Readers React: Pelosi’s State of the Union snub won’t reopen government — but grounding private jets might
To the editor: Power plays by politicians have their place and can be great theater, but this one by House Speaker Nancy Pelosi (D-San Francisco) is not good enough. Disinviting President Trump from delivering his State of the Union address merely distracts him rather than forces his hand.
To really inconvenience those who could end this partial government shutdown, we need creative action by federal workers still on the job. One idea: Our federally employed air traffic controllers could shut down private jet takeoffs.
That will most definitely get the attention of the elites while also providing a public service. It may even force some of Trump’s pals to fly with the rest of us. That alone might motivate them to tell him to knock it off.
Steve Fine, North Hollywood
To the editor: Pelosi has stooped to the lowest levels of dirty politics. It is an absolute disgrace that she seeks to deprive the citizens of this nation the constitutional right to hear the president deliver the State of the Union address.
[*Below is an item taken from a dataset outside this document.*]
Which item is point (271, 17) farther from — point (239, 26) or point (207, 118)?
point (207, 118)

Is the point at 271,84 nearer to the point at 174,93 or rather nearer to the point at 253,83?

In the event she hasn’t noticed, security is an essential service of the government (compared to, say, park services) that is not shut down.
The president should deliver the address in the Senate chamber.
Stephany Yablow, North Hollywood
To the editor: The single greatest expense of Trump’s proposed border wall is obviously labor. And, this government shutdown is clearly ridiculous.
Why don’t Democrats give Trump half of his requested border wall money on the condition that the Republicans have their staunchest supporters volunteer to build the wall?
I’m neither a Democrat nor a Republican. I tend to look at issues just on their own merits. However, I would be happy to spend a week near the border, “wallunteering,” so our government can get back on its feet and thousands of people can go back to work.
It’s time to show the world we can all get along. It just takes a little American ingenuity.
Gareth Kantz, Moorpark
To the editor: The Constitution doesn’t specify how the president informs Congress about his views on the state of the union.
Rather, the relevant part of Article II states that the president “shall from time to time give to the Congress information of the state of the union, and recommend to their consideration such measures as he shall judge necessary and expedient.”